**THE INPUT:**
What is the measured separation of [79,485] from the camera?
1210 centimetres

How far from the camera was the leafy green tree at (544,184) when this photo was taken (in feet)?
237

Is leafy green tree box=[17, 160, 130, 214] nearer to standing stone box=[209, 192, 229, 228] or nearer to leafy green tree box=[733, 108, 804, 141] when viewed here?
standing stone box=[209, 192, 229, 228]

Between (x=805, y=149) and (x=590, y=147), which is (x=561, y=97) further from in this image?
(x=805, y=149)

--

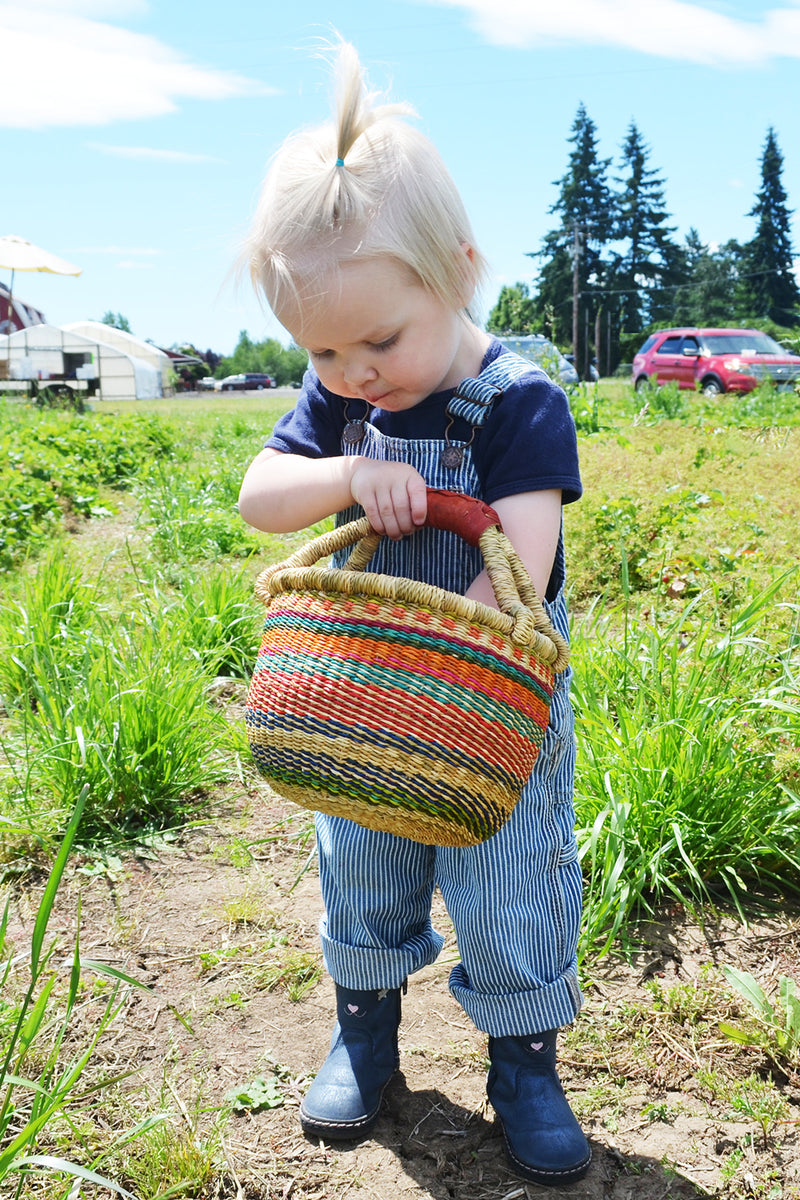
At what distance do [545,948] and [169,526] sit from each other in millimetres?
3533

**EXERCISE DIRECTIONS:** Pull out every line of the records that contains the word "standing", and copy each one in full.

**THE RESPONSE:**
Is leafy green tree box=[17, 160, 130, 214] nearer to standing stone box=[209, 192, 229, 228] or nearer to leafy green tree box=[733, 108, 804, 141] when viewed here?
standing stone box=[209, 192, 229, 228]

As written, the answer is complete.